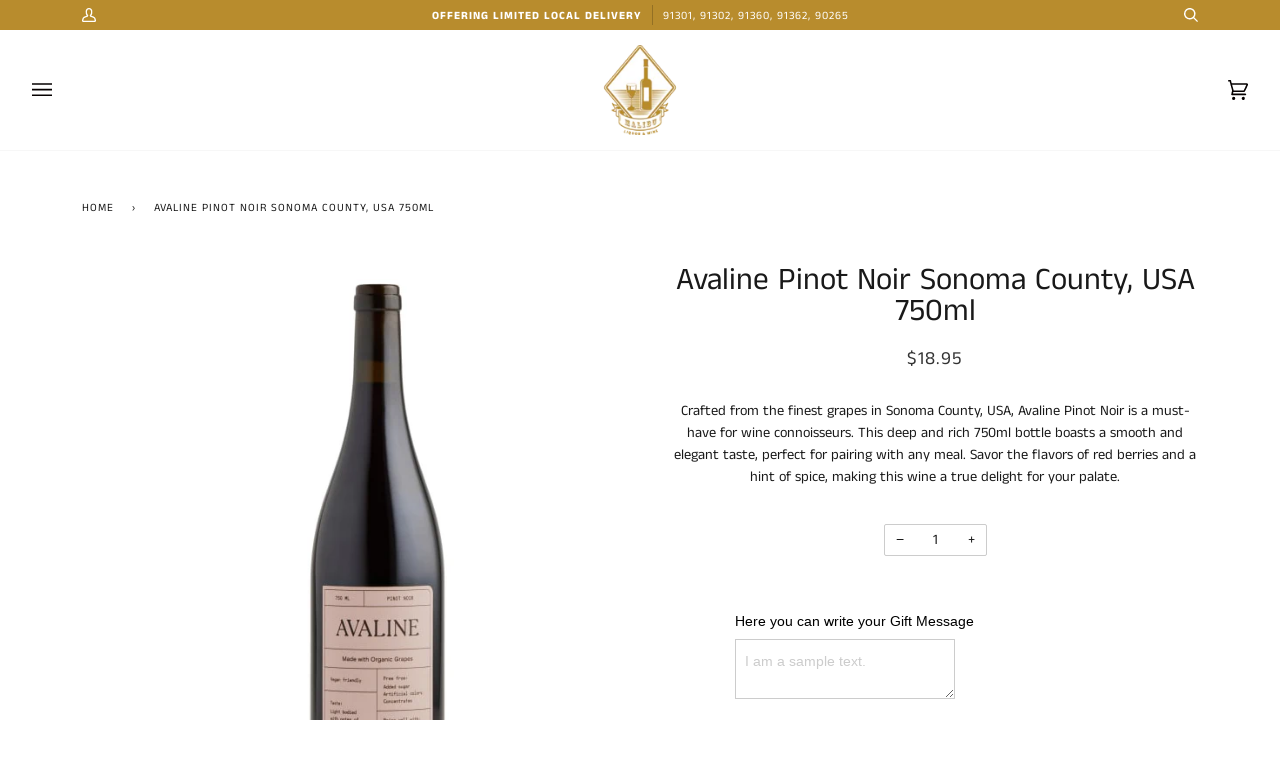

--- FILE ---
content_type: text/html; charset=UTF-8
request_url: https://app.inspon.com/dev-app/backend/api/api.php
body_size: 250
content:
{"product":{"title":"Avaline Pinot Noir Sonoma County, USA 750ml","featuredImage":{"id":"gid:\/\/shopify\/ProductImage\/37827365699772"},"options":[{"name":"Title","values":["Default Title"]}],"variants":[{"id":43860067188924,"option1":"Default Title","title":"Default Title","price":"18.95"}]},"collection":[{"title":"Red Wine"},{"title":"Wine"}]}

•••

Action item: Leave the pictures out and print the whole listing precisely.

Answer box:
--- FILE ---
content_type: text/html; charset=UTF-8
request_url: https://app.inspon.com/dev-app/backend/api/api.php
body_size: 250
content:
{"product":{"title":"Avaline Pinot Noir Sonoma County, USA 750ml","featuredImage":{"id":"gid:\/\/shopify\/ProductImage\/37827365699772"},"options":[{"name":"Title","values":["Default Title"]}],"variants":[{"id":43860067188924,"option1":"Default Title","title":"Default Title","price":"18.95"}]},"collection":[{"title":"Red Wine"},{"title":"Wine"}]}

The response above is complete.